Dec. 24, 2013, 12:51 a.m.

On Dec. 7, Bing Concert Hall held the grand premiere of Linked Verse, a 3-D  multimedia concert that combined graphics and music in a strange yet compelling way.

Composed and produced by Stanford composer Jaroslaw Kapuscinski, an associate professor of composition, and the New York-based digital media collective OpenEndedGroup, Linked Verse debuted to a packed house.

The piece began with the sudden sounds of the violin and shō, an ancient mouth organ that was customarily used in the gagaku court orchestra in ancient Japan, as audience members looked onto the stage in anticipation of when the visual show would begin.

Ten or so minutes later, the multimedia images began appearing before us after an unanticipated delay. The musicians were never told directly to stop playing their instruments because of technical difficulties; rather they continued playing, unaware that the scheduled pictures were not being projected behind them.

The first graphic portrayed a dark place where things were difficult to see, and one audience member wondered if this scene was intended to make us feel like we were drowning. Paul Kaiser, a digital artist with the OpenEndedGroup, said that this first scene was actually intended to put a trance of sorts on the audience.

According to Kapuscinski, the pictures used for the visuals were taken in Tokyo and Kyoto, and San Francisco and New York, their U.S. equivalents. There was no order to the them and in some, figures actually moved  gradually from one place to another. For example, one series of graphics shows a group of children leaping from stone to stone as they cross a body of water while another shows a cat rising from its rest, hunching its back, and then looking at the audience with sharp, golden-yellow eyes.

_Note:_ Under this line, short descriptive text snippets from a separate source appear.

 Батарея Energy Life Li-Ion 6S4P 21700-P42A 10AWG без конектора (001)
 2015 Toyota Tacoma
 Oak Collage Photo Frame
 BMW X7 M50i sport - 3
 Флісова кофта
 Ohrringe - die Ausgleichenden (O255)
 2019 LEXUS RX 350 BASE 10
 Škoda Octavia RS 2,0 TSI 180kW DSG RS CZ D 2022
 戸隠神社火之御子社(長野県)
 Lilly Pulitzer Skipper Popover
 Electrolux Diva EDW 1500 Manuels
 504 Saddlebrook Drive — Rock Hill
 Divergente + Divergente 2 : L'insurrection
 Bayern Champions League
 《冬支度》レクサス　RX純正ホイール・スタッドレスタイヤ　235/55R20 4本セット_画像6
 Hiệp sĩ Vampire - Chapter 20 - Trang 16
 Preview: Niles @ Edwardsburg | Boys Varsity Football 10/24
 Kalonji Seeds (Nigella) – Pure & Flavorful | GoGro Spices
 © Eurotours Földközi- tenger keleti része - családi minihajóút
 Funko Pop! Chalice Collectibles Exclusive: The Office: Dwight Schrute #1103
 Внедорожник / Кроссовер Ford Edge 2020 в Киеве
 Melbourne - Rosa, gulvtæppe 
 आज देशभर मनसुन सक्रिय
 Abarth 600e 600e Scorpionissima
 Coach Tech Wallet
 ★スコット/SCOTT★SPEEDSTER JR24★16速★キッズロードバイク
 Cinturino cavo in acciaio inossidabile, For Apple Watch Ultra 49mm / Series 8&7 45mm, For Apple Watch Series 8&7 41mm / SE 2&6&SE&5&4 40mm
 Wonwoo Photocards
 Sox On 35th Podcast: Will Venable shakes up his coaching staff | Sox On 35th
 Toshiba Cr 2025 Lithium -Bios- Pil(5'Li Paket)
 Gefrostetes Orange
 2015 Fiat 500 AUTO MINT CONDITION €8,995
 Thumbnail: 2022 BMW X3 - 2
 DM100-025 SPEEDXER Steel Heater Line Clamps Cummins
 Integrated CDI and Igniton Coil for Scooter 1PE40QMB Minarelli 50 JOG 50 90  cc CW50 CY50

To appreciate Linked Verse, one needed to come into the performance with an open mind and some background knowledge of the show’s purpose. I had done neither and thus was displeased. Instead of focusing on the technological expertise, I focused on the melodies that were repeated time and again for apparently no reason; personally, I felt over-stimulated by both the heavy, grabbing music and intensely detailed 3-D images.

Although I was hoping for some sort of linear plot of organization, I found none. However, after the show, Kaiser explained that Linked Verse is intended to be like renga, a form of Japanese poetry where several poets independently write lines for one poem.

Despite my criticisms, I came to admire how the team managed to synchronize the music and the pictures, a difficult task.

“The traditional timing of this piece is nonexistent. We had a very elaborate score that had our parts with some kind of a clock,” said Maya Beiser, a cellist who performed with the OpenEndedGroup.

Marc Downie, a digital artist with the group, gave a more detailed explanation:

“We developed a system where the score and timing would be delivered just in time to these iPads,” Downie said. “Those were all synchronized with video time and audio time.”

If you are among or like the many in Silicon Valley who express great interest in different applications of technology, this show is for you. The attempt to marry audio to visual is difficult enough, but to do so with a cello, shō and an unusual combination of graphics is extremely daring.

Indeed, this unique approach challenged and encouraged Besier and Ko Ishikawa, the musician who played the shō, to push themselves out of their comfort zones as artists.

“I’ve worked a lot with technology but this is really a first experience for me working in that way,” Beiser said. “It’s quite fantastic because what it does is allow the natural way to evolve during the performance.”